Fragile

In this silent room, I sit contemplating my life. I look back and I realise how fake and stupid I was to pretend being stronger than I was.

Oh boy here I am trying too hard to impress whoever is going to read this, maybe trying too hard to impress myself.

Yet I know, I really know that I am not a really good writer, my vocabulary is very limited and my ideas aren’t the most creative or innovative and most of the time it’s very hard for me to clearly put them down on paper.

Ahh, for so many years I dreamed of being a published author someday. I didn’t really care about the writing part, I just wanted the fame.

I know, I am horrible. Aren’t we all?

I am shallow, running after fame and fortune. You didn’t know? Well I am here to tell you there are many many things you didn’t know about me.

You are wondering aren’t you what am I talking about. Let me tell you this story.

Once upon a time there was a boy. Ah screw it, this is a stereotypical story beginning. Hell no, I am going right to the point.

I am weak, I am fragile, I am afraid of life, I don’t know what to do with my future, I am lost, I am in love, I have been rejected and it hurts.

I am fake, I am really fake, I spent the last 20 years trying to build a persona that has nothing to do with who I really am. But who the heck am I?

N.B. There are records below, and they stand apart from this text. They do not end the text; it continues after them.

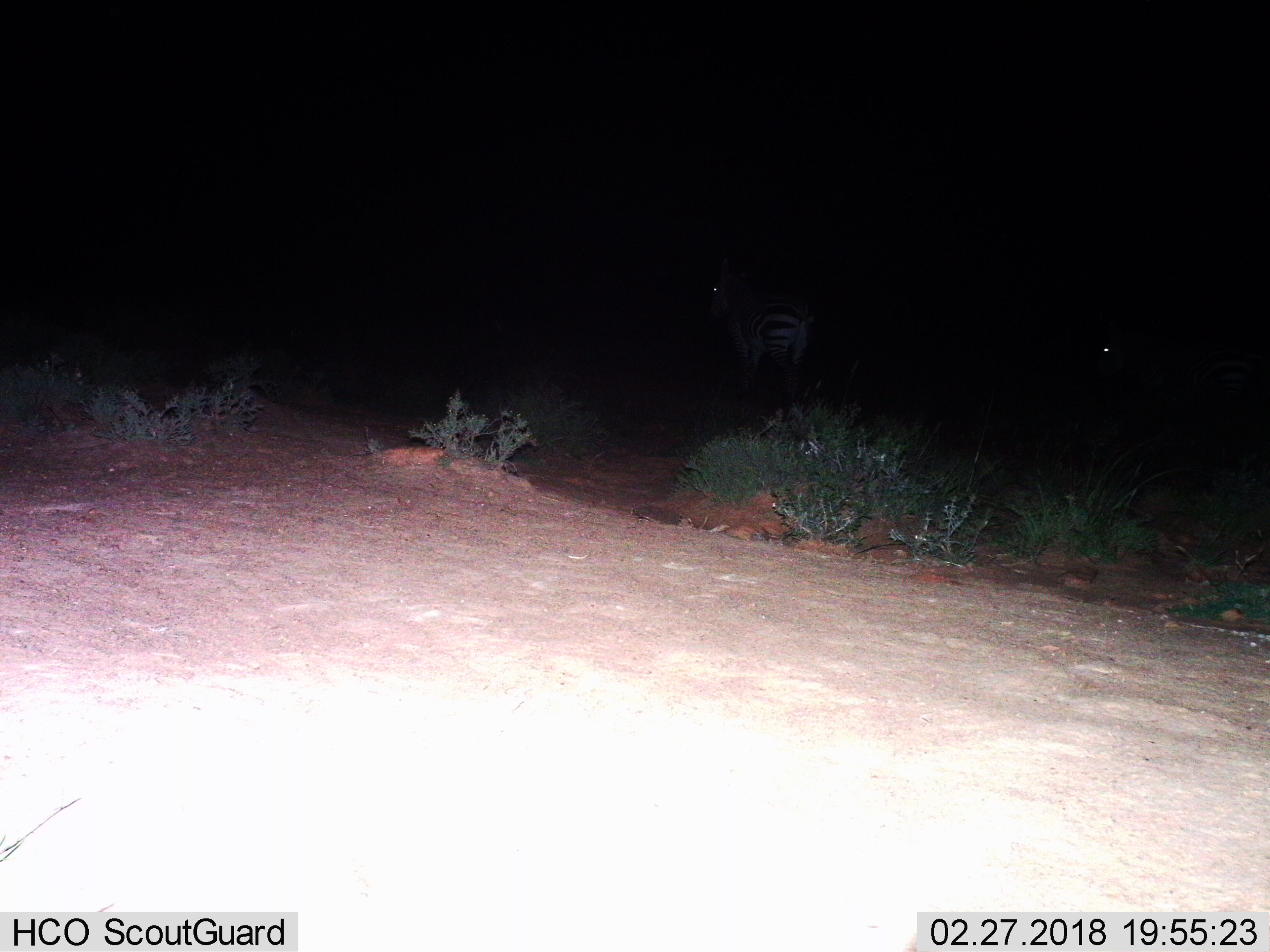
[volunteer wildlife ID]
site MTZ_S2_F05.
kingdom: Animalia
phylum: Chordata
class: Mammalia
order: Perissodactyla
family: Equidae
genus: Equus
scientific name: Equus zebra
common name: mountain zebra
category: zebramountain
Zebramountain (mountain zebra) (Equus zebra), count 2. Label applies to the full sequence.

I don’t know. I am still trying to figure it out so please don’t ask where I see myself in 10 years or what are my top 3 strengths. I don’t know and I would like to believe that neither do you.

You see me smile and laugh, but unfortunately I am very sad and desperate and scared. Oh yeah, you surely didn’t know I am on medication did you. Oh I love it, the attention I would get if I told people I take anti-depressant…little sad boy.

Ahh Anas you’re disgusting me, always running after people’s attention. You little attention whore…I want attention, I die for it, I crave it.

Well, I am also this little p****. I was bullied a couple of times when I was young, I didn’t stand up for myself. I was scared, I didn’t know if I could handle a couple of guys on my own. I didn’t know what to reply to the bloody bully.

It never left my mind, It’s there, deep inside, the feeling that I am always vulnerable to someone’s teasing or insults. Maybe that’s why I always avoided conflict, I never really knew how to manage it.

Ohh, boy don’t think I am peaceful, I am not. I am a ticking bomb and some of my very close friends had the unfortunate chance to be present when I exploded.

I am scared to talk to strangers, I am scared to speak in public and I am really really scared to talk to hot girls.

I was never good with girls, I grew up in a conservative family, trained from childhood to be reserved, to listen and not talk. Well, girls and me were always in opposite directions.

I don’t say I wasn’t in the company of some good looking girls. I was. But I was the “nice guy”, I never dated any of them.

I am shy, I am an introvert and I feel the most comfortable when I am at home on my own, watching TV or doing something on my computer. I am the epitome of the homebody.

I never really liked going out much. It freaked me out. As crazy as it might seem, when I go out I think that everyone is looking at me. I see myself, unattractive, fat, not well dressed.

So I decided not to go out much to avoid having these feelings.

My life is a story of avoidance, I do my best to avoid bad feelings. I try to avoid rejection, regret, fear and the list goes on.

I once called a company to ask for internships, I got rejected, I was destroyed.

I sometimes feel like life is really all about emotional resiliency.

I think I lack that a lot. But sometimes my sister tells me I am more resilient and stronger that I think.

I found that talking to people about my problems and fears helps. I figured out that I am not the only person scared, afraid or lost in this world. Surprisingly many of my friends are.

I don’t know if you have ever experienced this, but sometimes when I go to some coffeeshops, or clothes stores I feel like I am not welcomed over there, I feel that I don’t belong, that I am not worthy of being there.

I hate that feeling, I hate it from the bottom of my heart. I hate feeling not worthy of something.

Ahhh, it feels good to write this, It’s so liberating, to look at yourself in the eye and tell yourself that you aren’t that great superhero you want everyone to think you are.

You know it and I know it too, we aren’t the personas we have spend so much time polishing.

At least I am not. In fact, I am all the things I don’t want to be, all the things I never liked, all the things that I despised.

Maybe I hate myself?

I should probably get some therapy, it will help.

Ahh but one thing at a time, I am trying to lose weight now. Maybe that will help with the girls.